Beauté et exigence de l’écriture

Il y a des romans qui s’ouvrent comme on entrouvre une porte sur la mémoire, laissant s’engouffrer la lumière crue du passé et la poussière des secrets de famille. Pas de larmes de Caroline Tiné appartient à cette catégorie, où l’écriture, foisonnante et ciselée, épouse la complexité du souvenir pour mieux en révéler les brisures et les fulgurances. L’Algérie, l’écriture et le père… C’était forcément pour moi.

« Il était un père défaillant mais un homme admirable, à toi de voir, ce sont tes affaires. »

Alger la Blanche

Dès les premières pages, la voix de Victoire, l’aînée, résonne dans la blancheur d’Alger, cette ville-mémoire où elle revient pour disperser les cendres du Père. Ce Père immense, charismatique et insaisissable, militant de l’indépendance algérienne, figure à la fois admirée et redoutée, dont l’ombre plane sur chaque geste, chaque pensée de sa fille. Entre Alger et Tipaza, Victoire arpente les lieux de l’enfance, frôle les fantômes familiaux, et tente de démêler les fils emmêlés d’une histoire qui n’a jamais cessé de la hanter.

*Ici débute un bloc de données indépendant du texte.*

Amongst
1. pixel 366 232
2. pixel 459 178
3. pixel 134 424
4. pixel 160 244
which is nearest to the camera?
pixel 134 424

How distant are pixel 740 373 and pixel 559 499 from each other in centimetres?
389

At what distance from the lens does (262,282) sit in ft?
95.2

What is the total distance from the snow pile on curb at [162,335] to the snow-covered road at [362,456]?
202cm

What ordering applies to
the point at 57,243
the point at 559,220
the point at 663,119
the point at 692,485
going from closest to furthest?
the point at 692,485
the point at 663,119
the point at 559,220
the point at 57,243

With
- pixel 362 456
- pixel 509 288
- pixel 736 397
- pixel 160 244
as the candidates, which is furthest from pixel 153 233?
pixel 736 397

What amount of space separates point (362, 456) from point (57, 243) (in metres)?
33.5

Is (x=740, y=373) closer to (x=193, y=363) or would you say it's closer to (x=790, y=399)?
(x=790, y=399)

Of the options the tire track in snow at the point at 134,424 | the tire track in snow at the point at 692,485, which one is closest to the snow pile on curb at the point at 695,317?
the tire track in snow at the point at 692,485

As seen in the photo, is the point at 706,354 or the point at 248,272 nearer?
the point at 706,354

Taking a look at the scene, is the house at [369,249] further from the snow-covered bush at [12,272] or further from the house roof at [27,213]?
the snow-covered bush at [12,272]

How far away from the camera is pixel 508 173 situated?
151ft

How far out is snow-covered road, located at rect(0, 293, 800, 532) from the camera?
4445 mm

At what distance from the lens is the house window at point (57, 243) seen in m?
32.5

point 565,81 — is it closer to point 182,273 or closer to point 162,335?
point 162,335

« Ces derniers jours, insensible, occupée à agir, fée du logis d’un certain genre, elle a étouffé sa violence dans les gestes mécaniques d’un robot froid comme du métal. Elle découvre son reflet, longue tige un peu penchée aux cheveux raides et clairs, le poids de l’urne sur les épaules, telle une fatma qui porterait une jarre, elle esquisse un sourire, mais son visage reste flou dans l’obscure transparence du verre. »

Une écriture somptueuse, parfois trop

Ce qui frappe, c’est la richesse de la langue. Caroline Tiné déploie une écriture dense, sensuelle, où les descriptions, parfois luxuriantes, dessinent des paysages intérieurs aussi puissants que les décors méditerranéens. Les phrases s’allongent, se déroulent comme des vagues de souvenirs, puis, soudain, se brisent en éclats : quelques mots, des syncopes, qui disent la peur, l’impatience, ou l’émotion rentrée. Il y a dans ce style une tension permanente entre le flux du passé et les heurts du présent, entre la douceur de la nostalgie et la violence des non-dits.

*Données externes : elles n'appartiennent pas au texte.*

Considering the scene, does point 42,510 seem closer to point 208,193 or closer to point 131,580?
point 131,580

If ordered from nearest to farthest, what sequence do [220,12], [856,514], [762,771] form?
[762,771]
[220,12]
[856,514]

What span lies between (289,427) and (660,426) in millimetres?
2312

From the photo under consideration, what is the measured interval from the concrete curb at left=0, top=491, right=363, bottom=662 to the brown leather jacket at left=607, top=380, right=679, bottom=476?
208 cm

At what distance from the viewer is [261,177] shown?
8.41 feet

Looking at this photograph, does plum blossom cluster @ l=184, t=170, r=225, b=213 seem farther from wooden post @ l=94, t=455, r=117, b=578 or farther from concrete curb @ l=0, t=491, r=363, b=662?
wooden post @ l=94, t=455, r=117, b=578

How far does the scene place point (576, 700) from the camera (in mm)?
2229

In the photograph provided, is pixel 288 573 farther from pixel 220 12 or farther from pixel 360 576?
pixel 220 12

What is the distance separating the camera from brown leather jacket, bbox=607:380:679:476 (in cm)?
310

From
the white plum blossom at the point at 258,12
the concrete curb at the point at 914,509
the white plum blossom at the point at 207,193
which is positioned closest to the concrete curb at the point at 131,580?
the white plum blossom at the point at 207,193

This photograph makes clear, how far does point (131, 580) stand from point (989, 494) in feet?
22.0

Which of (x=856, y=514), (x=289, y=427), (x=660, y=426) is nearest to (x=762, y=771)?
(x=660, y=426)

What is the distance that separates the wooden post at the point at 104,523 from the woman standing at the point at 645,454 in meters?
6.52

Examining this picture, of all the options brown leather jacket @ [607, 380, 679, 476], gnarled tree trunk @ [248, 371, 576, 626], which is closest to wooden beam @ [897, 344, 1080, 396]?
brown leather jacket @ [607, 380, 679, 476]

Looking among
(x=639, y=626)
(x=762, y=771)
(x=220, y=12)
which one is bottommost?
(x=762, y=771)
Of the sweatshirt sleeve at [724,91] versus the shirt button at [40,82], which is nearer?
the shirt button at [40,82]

Mais cette écriture, aussi belle soit-elle, demande une attention particulière. L’ensemble manque peut-être de dynamisme, exige du lecteur une concentration et une disponibilité d’esprit, loin des préoccupations du quotidien. C’est un livre qui se mérite, qui demande à être apprivoisé, quitte à laisser certains lecteurs au bord du chemin. Ce n’est pas un roman dans lequel on plonge à la légère, mais plutôt une œuvre que l’on aborde avec respect.

« Sur le point de s’enfermer dans une cage, pour écrire un livre qui ne serait pas le sien, un huis-clos qu’elle s’infligeait comme une punition, elle était dans cet état d’esprit, prisonnière du désir du Père, et du passé qui ne passerait pas. »

Une quête d’équilibre

Le roman évite le piège du pathos. L’humour affleure parfois, comme une respiration dans la mélancolie, et la tendresse perce à travers la pudeur des silences. On y retrouve la blancheur d’Alger, le bleu de la mer à Tipaza, et ce parfum d’exil qui nimbe chaque page d’une lumière tremblée. Les dialogues, vifs, ancrent le récit dans une réalité charnelle, tandis que la poésie de la narration invite à la contemplation, à l’écoute du murmure des absents.

Pas de larmes est une quête : comment se libérer du poids des héritages, comment aimer sans se perdre dans l’ombre du Père ? Victoire avance sur ce fil vacillant, funambule entre deux rives, entre deux histoires, entre amour et désamour, mémoire et oubli. 

« C’est l’image de sa vie, une errance en eaux troubles, un combat égaré sur un parcours sinueux. »

En refermant ce roman, il reste la sensation d’avoir traversé une mer intérieure, bercé par le ressac du passé et la promesse d’un renouveau.

Caroline Tiné signe ici une œuvre intime et ample, où la beauté de l’écriture rivalise avec la force des émotions. Un livre exigent et bouleversant, à lire lentement, pour en savourer chaque éclat de vérité.

Pas de larmes est publié aux éditions Albin Michel.